Great Noligwa Gold Mine, South Africa
AngloGold Ashanti’s Great Noligwa underground gold mine is situated close to the town of Orkney, on the free state side of the Vaal River in South Africa.
It adjoins Kopanang and Moab Khotsong as part of AngloGold’s extensive Vaal River operations, which comprise four gold plants, one uranium plant and a sulphuric acid plant.
In 2008, the Vaal River operations (including surface operations) produced 34,785kg (1,119,000oz) of gold, equivalent to 22% of group production.
Production at Great Noligwa fell significantly in 2008 because of a transfer of the SV4 section to Moab Khotsong from where it is more easily accessible.
Geology and reserves
The reefs mined at Great Noligwa are the Vaal Reef and the Crystalkop Reef, with the Vaal Reef accounting for over 90% of the gold produced in the mine. The Vaal Reef consists of 85% of the ore reserve tonnage with mining grades between 10g/t and 20g/t.
Mining and processing
The complexity of the ore at Great Noligwa has necessitated a scattered mining strategy comprising a twin-shaft system serving eight main levels at an average depth of 2,400m.
The reef is accessed from the footwall haulage and return airway development, with cross-cuts spaced every 180m to the reef horizon.

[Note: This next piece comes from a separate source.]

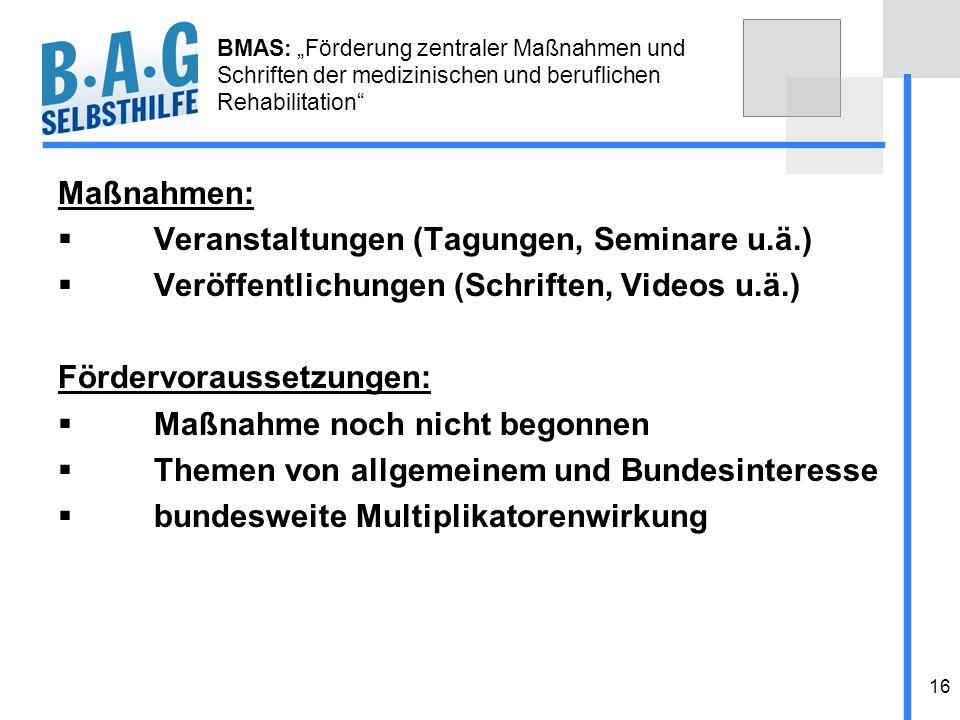 16 BMAS: Förderung zentraler Maßnahmen und Schriften der medizinischen und beruflichen Rehabilitation Maßnahmen: Veranstaltungen (Tagungen, Seminare u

Raises are then developed on-reef to the level above and the reef is stoped out on strike with an average stope width of 150cm. Approximately 4,000m of development is completed each quarter.
The orebody is narrow and tabular and averages 35,000m² a month. Panels are on average 26m long.
Great Noligwa has its own dedicated milling and treatment plant which applies conventional crushing, screening, semi-autogenous grinding and carbon-in-leach processes to treat the ore and extract the gold. The plant has a nominal throughput capacity of 230,000tpm.
Production and costs
Production fell by 32% to (330,000oz) in 2008, compared to 483,000oz in 2007. The decline was due to the transfer of the high-grade SV4 section of the Great Noligwa mine to Moab Khotsong.
Safety stoppages and power-saving initiatives also contributed to the decline. The mine saw a decline in tonnes mined by about 34%.
Total cash costs for the year rose by 31% due to production volumes and higher input costs of power, labour and support.
The increase in costs was offset by an increase in uranium by-product credits resulting out of improved production and the cancellation of loss-making uranium contracts. Capital expenditure came to R213m ($26m).
AngloGold Ashanti is expecting a further 30% fall in production in 2009 to 7,000kg (220,000oz) at a total cash cost of between $460/oz and $480/oz. Capital expenditure of R198m ($20m) is planned.
As the operation ages, mining methods are converting from conventional scattered mining to pillar or remnant mining. Until now the Vaal Reef has been the most economically viable reef to mine. However, as this reef is mined out, the less economical Crystalkop Reef is being increasingly exploited as are economically viable pillars within the mine boundaries.